Document section

Additionally, while global health educators in HICs are working to create opportunities for their students at their home institutions, they can contribute to the global health field in several ways. Educators can share best practices such as how to use distance technology or how to maintain mentorship networks across countries. Educators can also conduct evaluations that measure the consequences of COVID-19 and assess and compare the impact of innovative educational programs in HICs and LMICs.

Most importantly, global health educators should not see COVID-19 as merely a temporary inconvenience but rather as an opportunity for them and their students – the future leaders of global health – to get smarter, stronger, and better prepared for adversities which the future may hold. This is not the first pandemic or disaster to disrupt global health education, and it will certainly not be the last. This pandemic may give us a new view of what is needed to establish or sustain the future global health workforce, which education programs can be addressing.

Global health education also needs to help its students to be more equitably engaged. Thus, the pandemic presents an opportunity for de-colonizing global health education by overcoming its dependence upon short-term travel by student from HICs. Instead of relying on inequitable models of engagement with LMICs, that are dependent on often prohibitively high travel costs, global health educators can devise more bi-directional educational practices that embody the value of equity and do not amplify disparities and neocolonialism.

In conclusion, this is a time for openness, flexibility, innovation, and entrepreneurialism so as to develop novel models of partnership and educational engagement which can open a new and more equitable chapter in global health education.

Dataset records
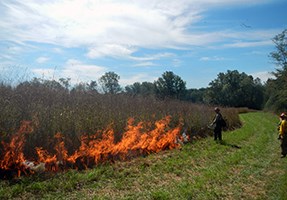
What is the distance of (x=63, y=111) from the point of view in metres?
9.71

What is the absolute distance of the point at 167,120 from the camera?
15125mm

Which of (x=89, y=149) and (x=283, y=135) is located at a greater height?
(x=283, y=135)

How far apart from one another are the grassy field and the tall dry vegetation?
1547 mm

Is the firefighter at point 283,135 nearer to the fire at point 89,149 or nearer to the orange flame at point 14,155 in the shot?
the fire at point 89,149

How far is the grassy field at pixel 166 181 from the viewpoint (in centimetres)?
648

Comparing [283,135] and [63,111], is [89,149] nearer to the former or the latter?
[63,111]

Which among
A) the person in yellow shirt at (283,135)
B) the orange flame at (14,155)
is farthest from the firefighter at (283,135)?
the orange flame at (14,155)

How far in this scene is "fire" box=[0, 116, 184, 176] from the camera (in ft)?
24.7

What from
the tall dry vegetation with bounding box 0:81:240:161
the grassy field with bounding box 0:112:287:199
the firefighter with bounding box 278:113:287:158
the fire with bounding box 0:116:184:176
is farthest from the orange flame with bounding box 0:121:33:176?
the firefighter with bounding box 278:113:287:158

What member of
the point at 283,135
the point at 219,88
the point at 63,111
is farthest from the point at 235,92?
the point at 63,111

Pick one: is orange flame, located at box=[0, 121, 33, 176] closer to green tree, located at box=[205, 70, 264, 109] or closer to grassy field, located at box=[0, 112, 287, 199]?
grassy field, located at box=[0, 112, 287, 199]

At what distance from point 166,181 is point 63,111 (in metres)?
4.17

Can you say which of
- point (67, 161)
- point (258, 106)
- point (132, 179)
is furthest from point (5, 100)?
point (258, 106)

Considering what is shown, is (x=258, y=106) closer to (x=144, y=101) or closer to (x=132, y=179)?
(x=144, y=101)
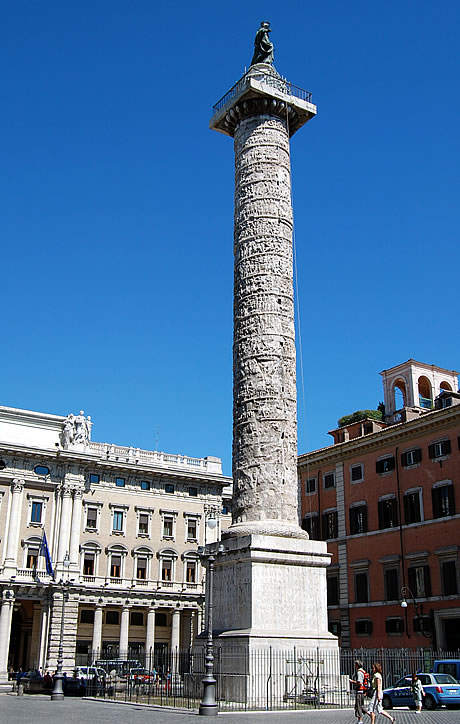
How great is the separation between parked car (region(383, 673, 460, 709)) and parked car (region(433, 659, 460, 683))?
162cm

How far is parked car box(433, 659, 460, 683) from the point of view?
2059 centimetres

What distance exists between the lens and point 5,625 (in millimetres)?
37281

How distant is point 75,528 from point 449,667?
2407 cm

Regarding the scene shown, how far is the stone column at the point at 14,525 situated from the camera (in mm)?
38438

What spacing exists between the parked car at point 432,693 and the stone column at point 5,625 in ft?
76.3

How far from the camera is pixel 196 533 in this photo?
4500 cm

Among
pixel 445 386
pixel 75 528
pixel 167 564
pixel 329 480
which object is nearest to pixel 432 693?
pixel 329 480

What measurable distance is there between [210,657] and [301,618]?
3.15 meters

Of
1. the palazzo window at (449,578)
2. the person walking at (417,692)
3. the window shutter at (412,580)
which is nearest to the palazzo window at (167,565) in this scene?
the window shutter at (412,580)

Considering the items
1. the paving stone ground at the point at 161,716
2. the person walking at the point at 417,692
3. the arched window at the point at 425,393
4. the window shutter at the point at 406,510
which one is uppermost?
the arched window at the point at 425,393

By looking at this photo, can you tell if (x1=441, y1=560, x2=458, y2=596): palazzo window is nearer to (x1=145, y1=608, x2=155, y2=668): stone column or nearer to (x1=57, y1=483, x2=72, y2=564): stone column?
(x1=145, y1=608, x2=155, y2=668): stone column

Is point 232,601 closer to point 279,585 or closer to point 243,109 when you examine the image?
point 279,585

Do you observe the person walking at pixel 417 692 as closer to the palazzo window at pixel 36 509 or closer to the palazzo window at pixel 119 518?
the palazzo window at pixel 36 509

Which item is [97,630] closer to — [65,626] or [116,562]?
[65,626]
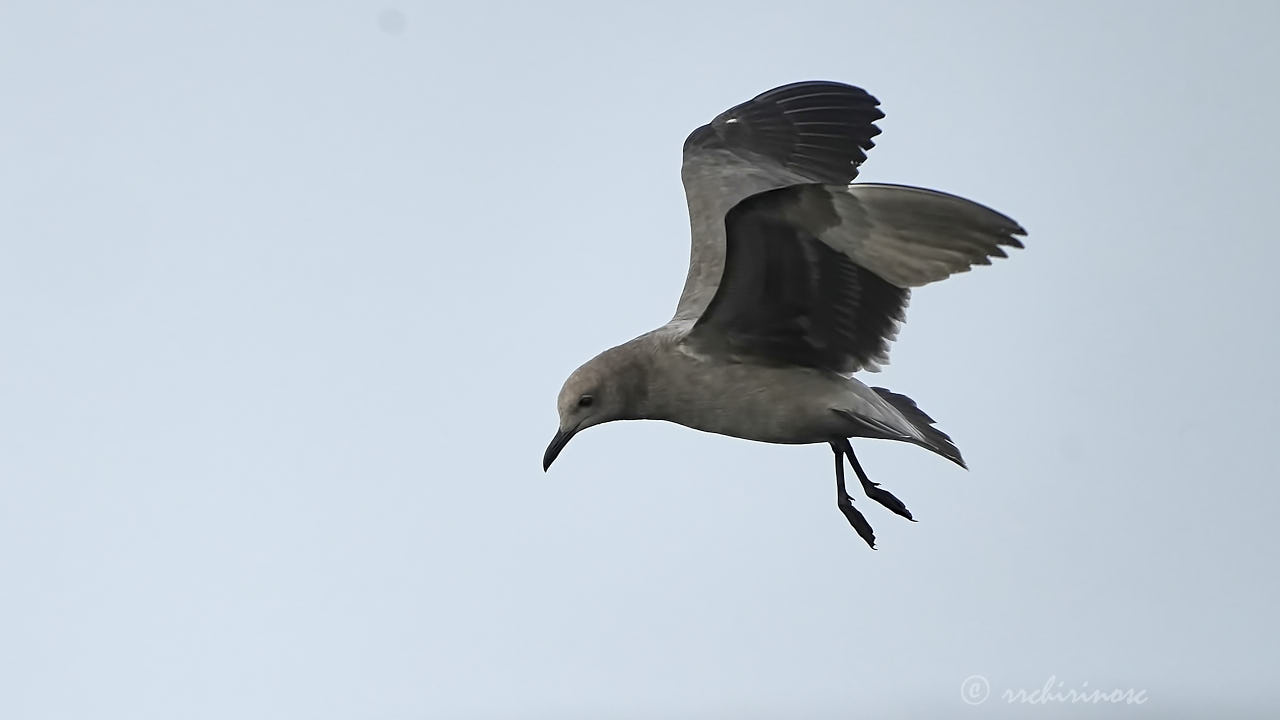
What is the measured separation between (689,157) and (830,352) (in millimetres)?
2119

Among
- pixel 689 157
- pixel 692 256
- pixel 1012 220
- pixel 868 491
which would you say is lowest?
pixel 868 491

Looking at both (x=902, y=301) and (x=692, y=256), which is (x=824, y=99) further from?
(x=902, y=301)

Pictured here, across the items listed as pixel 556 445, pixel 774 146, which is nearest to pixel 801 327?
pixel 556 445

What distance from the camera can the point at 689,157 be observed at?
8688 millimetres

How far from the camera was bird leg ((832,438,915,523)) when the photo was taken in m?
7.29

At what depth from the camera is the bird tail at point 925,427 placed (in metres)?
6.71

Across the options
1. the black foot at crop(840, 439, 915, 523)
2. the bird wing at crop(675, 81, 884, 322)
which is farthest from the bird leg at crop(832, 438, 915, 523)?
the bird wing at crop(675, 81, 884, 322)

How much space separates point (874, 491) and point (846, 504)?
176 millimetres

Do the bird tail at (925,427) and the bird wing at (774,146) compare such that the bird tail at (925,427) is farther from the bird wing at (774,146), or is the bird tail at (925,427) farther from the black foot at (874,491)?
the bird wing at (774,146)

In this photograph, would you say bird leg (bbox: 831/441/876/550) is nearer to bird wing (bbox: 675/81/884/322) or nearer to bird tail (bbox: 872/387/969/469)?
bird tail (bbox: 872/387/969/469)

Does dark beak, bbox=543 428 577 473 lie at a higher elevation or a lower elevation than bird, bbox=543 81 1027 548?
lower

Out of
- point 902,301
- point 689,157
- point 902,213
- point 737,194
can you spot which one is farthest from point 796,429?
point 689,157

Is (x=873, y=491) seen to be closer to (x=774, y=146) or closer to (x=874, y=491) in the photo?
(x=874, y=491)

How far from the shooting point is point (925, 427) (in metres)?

Exercise objective
Quote the passage on global health education word for word, beginning at the words "In conclusion, this" and stopping after "global health education.".

Written answer
In conclusion, this is a time for openness, flexibility, innovation, and entrepreneurialism so as to develop novel models of partnership and educational engagement which can open a new and more equitable chapter in global health education.